Tags: #Clásico, Novela

Llega la medianoche y todo sigue en la incógnita. Ya quedan pocos carruajes en las calles, y en ese distrito no hay otros ruidos tardíos, salvo que alguien tan románticamente ebrio como para penetrar en la zona frígida entre allí y se dedique a pegar gritos por las calles. En esta noche de invierno reina tal silencio que el escucharlo es como contemplar una inmensa oscuridad. Si hubiera algo audible en este caso, rompe la oscuridad como una débil luz, y luego todo sigue más negro que antes.

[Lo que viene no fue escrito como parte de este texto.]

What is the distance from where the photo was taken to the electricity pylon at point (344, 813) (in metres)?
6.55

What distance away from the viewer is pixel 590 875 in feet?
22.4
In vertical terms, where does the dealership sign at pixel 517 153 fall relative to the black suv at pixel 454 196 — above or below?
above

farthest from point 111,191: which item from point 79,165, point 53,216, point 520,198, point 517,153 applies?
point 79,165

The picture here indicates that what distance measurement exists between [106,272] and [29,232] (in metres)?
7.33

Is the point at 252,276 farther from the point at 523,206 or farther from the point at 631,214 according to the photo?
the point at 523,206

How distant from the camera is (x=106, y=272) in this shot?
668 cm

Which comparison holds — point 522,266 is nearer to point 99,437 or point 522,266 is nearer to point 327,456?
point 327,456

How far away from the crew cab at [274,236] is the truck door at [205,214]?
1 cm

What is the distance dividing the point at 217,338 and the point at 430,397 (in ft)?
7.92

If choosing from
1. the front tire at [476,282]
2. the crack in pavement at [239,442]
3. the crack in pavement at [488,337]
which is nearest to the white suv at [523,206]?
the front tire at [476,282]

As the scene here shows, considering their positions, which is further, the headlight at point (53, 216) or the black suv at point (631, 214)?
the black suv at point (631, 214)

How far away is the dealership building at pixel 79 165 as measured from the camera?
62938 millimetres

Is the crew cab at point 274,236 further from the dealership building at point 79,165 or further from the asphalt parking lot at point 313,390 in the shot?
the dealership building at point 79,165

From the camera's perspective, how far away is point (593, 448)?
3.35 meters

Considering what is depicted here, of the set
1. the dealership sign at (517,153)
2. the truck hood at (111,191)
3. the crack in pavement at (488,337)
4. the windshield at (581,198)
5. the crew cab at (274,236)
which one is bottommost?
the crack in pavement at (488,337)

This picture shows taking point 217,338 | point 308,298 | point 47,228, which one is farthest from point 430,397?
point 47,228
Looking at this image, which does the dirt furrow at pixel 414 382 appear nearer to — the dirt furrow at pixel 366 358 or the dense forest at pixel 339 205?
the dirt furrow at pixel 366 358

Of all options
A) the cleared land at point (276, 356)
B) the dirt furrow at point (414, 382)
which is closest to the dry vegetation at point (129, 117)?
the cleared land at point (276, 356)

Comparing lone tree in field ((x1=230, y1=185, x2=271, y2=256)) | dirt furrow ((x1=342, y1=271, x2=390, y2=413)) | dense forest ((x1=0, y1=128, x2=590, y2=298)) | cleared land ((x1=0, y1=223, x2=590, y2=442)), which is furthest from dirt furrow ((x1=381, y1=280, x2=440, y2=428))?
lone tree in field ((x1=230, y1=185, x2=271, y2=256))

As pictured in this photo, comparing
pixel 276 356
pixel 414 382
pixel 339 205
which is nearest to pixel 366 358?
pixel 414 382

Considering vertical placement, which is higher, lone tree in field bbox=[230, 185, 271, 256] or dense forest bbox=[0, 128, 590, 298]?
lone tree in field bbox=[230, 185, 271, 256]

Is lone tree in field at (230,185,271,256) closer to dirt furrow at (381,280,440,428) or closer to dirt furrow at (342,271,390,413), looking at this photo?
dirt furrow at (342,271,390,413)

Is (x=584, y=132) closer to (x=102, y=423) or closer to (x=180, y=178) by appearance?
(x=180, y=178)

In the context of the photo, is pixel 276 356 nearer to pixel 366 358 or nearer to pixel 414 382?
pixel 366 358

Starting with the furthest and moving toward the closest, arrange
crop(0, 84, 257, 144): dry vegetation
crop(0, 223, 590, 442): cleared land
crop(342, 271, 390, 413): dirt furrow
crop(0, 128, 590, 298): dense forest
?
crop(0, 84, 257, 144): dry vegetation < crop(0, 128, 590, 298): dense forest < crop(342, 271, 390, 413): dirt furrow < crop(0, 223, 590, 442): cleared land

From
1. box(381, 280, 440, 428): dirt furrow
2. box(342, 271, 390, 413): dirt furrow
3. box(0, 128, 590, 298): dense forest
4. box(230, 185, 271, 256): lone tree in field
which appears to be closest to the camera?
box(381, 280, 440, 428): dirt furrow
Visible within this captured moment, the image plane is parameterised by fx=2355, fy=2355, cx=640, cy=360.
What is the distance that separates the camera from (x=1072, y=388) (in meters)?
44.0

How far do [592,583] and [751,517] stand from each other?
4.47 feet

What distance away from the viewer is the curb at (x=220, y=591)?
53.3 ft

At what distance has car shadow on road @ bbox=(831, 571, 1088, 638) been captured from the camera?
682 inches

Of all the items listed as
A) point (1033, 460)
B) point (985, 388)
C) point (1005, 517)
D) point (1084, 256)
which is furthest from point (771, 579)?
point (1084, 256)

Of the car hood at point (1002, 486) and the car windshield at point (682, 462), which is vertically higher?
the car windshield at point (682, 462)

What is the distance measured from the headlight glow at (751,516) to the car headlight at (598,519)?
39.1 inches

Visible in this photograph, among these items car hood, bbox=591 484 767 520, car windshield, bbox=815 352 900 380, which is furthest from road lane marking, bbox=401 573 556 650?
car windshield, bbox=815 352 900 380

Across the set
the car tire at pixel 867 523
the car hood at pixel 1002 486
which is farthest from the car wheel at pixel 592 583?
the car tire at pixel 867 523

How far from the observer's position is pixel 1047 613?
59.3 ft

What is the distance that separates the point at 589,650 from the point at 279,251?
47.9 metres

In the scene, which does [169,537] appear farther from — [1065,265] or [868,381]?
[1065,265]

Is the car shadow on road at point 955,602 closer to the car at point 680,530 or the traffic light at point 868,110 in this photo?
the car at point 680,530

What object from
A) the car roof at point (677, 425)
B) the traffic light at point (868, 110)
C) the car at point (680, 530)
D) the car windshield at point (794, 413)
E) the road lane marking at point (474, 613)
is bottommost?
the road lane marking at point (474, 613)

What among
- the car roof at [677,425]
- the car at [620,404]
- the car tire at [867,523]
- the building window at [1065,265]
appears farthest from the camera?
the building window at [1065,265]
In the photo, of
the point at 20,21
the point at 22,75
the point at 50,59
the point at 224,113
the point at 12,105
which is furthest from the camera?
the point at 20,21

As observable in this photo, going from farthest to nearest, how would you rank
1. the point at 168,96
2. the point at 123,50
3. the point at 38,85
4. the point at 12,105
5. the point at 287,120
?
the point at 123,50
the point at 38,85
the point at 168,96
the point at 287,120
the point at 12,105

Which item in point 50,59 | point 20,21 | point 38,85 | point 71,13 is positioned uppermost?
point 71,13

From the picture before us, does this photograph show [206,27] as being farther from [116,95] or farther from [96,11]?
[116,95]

Se dice al cuerpo de servidumbre que se vaya a la cama (y acepta la orden con mucho gusto, porque anoche estuvieron todos levantados hasta muy tarde) y sólo quedan la señora Rouncewell y George despiertos en el dormitorio de Sir Leicester. Mientras la noche va transcurriendo lentamente (o, más bien, cuando parece detenerse del todo, como ocurre entre las dos y las tres de la mañana), ven que él siente gran inquietud por enterarse del tiempo que hace, ahora que no puede mirar afuera. Entonces George, que patrulla regularmente cada media hora por los aposentos tan cuidadosamente atendidos, alarga su marcha hasta la puerta del vestíbulo, mira en su derredor y vuelve con las noticias mejores que puede dar acerca de la peor de las noches; sigue cayendo el aguanieve, e incluso las aceras de piedra están ahora cubiertas por un barrizal que llega hasta los tobillos.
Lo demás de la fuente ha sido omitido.